In Blog

Improve Communities, One Investment at A Time

Asset based loans.
Fix and flip loans.
Short term buy-to-rent loans.
Bridge loans.
Real estate backed loans.
Private money loans.
Hard money loans.

I call them “Community Improvement Loans.”

This asset class has been called a lot of things. Most of the names aren’t that flattering and some are even somewhat disparaging. But I like to think of these assets as “Community Improvement Loans.”

If you think about what these loans accomplish, that name makes a lot of sense. The borrowers are typically real estate entrepreneurs who find the worst properties in a neighborhood and turn them into some of the nicer properties in a short period of time. These entrepreneurs typically focus on familiar areas, hire local people to complete the work, buy supplies from nearby businesses and, ultimately, improve the neighborhood, one house at a time. When that’s repeated several times, it can lift up entire communities.

Real Estate Entrepreneurship and The American Dream

I saw first hand when I went to visit Christian Fuentes in Pomona, California (he’s a borrower through Golden Capital) how this process can lift up a community. Mr. Fuentes has made community improvement his mission. As he points out, there isn’t a government program inserting itself to better these homes. He’s just one of thousands of business people trying to make a difference locally, which at scale, has a national impact.

“Reality TV” doesn’t do this space any favors. Sure, community lending like this is not purely altruistic. These entrepreneurs are trying to make a living and want to turn a profit. But the ones who do it responsibly, and have the right experience, contribute to the U.S. housing market in a way that can benefit everyone involved.

To me, this is capitalism at its best and it fuels the fundamental ethos of the American Dream. Whether you are a buyer or a renter, you want a decent place to live with your family. You also want your neighborhood to improve, not decay. Some people call this gentrification. And by definition, I guess it is: (gen·tri·fi·ca·tion: noun) the process of renovating and improving a house or district so that it conforms to middle-class taste. But it certainly beats the opposite.

_Excerpted data_
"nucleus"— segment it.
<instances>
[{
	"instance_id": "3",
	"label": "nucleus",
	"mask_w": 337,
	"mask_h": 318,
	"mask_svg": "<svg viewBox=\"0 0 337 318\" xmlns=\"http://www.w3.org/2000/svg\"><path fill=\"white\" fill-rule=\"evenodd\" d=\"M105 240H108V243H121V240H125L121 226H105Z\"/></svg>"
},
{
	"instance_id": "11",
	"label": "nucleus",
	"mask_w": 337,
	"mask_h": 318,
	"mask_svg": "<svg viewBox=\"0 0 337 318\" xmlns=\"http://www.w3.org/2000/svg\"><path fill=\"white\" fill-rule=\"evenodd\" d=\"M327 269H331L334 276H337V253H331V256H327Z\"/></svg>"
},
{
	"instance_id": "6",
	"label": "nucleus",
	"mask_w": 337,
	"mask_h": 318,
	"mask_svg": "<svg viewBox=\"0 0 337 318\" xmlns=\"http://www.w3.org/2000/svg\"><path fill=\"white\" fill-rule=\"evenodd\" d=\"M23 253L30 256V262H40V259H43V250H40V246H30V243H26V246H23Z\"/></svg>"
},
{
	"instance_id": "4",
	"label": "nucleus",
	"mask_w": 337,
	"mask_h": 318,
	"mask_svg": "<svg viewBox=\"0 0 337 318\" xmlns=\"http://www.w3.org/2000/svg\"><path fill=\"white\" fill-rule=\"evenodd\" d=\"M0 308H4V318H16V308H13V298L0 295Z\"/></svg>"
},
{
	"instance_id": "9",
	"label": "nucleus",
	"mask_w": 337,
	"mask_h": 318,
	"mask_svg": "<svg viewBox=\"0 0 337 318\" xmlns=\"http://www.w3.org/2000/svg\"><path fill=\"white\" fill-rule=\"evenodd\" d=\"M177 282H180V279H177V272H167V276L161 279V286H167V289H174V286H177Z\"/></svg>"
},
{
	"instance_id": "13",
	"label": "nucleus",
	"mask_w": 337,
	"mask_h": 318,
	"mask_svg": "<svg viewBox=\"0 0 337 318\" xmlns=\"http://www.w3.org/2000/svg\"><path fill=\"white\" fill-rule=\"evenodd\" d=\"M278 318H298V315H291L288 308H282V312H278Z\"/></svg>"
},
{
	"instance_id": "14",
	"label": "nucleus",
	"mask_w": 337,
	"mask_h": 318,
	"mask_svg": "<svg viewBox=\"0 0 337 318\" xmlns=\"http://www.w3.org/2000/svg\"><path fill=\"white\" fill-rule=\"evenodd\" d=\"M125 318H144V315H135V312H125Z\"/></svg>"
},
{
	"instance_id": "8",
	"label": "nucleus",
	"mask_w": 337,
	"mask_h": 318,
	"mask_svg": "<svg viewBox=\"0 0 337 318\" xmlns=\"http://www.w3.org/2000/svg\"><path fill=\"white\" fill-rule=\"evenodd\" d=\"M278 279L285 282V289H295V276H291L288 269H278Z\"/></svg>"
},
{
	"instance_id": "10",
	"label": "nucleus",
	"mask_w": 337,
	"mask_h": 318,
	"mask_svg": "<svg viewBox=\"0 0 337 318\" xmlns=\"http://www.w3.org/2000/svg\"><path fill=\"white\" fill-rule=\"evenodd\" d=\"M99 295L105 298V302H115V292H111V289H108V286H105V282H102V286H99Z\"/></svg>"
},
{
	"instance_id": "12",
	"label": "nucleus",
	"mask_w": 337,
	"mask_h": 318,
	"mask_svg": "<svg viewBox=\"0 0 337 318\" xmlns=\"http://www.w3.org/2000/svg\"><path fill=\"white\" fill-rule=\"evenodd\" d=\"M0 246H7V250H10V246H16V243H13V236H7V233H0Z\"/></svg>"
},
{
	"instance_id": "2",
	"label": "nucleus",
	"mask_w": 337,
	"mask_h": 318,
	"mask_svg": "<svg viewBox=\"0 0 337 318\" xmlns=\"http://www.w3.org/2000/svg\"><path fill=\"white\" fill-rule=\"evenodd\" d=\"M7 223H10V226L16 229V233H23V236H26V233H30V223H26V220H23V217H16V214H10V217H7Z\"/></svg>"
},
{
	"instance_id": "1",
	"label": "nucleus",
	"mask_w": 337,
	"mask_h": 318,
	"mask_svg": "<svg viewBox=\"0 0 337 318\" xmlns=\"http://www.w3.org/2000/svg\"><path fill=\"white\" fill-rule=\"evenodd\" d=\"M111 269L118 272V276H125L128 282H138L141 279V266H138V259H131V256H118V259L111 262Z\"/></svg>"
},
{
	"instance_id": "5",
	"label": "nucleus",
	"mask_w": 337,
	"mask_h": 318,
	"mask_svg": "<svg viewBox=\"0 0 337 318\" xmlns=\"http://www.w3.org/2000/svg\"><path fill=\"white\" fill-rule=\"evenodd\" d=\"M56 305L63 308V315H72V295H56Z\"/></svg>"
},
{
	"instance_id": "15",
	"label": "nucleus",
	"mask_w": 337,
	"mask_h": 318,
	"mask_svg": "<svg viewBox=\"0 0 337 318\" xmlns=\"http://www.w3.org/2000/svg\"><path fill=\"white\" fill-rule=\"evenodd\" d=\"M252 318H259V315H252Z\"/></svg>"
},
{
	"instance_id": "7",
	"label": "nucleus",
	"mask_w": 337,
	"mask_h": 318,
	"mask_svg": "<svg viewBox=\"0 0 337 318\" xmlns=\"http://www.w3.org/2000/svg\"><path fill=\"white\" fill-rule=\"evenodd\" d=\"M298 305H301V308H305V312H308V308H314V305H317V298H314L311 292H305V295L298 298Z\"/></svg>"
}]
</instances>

_Tasks to carry out_
- a) Answer these from the blog post on community improvement loans:
(i) What name does the writer prefer for this asset class?
(ii) In what city did the writer visit Christian Fuentes?
(iii) What definition of gentrification does the post give?
- b) Write the next part of the blog post on community improvement loans, starting after its final sentence.

_Per-task outputs_
- a)
(i) "Community Improvement Loans."
(ii) Pomona, California.
(iii) The process of renovating and improving a house or district so that it conforms to middle-class taste.

- b)
Investing With A Purpose

Nationwide, the U.S. housing stock is as old as it has ever been.* The average American home is about 40 years old.** New construction has been primarily focused on suburbs, but due to availability of jobs, bustling city life and more entertainment attractions, many young people are opting to leave the white picket fences behind and move to urban centers. Upcycling houses helps remove urban blight and is much better for the environment than taking over open spaces for housing projects.

Investors in this asset class should feel good about what they are investing in. When done right, just about everything about these loans is positive. The loans remind me of Kiva loans, but focused on improving the United States, house by house, neighborhood by neighborhood, community by community. If you want to invest in American entrepreneurs, small businesses, and a brighter future for communities throughout the country, this is how.

Join PeerStreet’s Mission

PeerStreet now works with lenders in 28 states, and that number keeps growing. We’ve funded nearly 700 loans, which helps circulate more capital to real estate entrepreneurs so they can continue doing the important work they do.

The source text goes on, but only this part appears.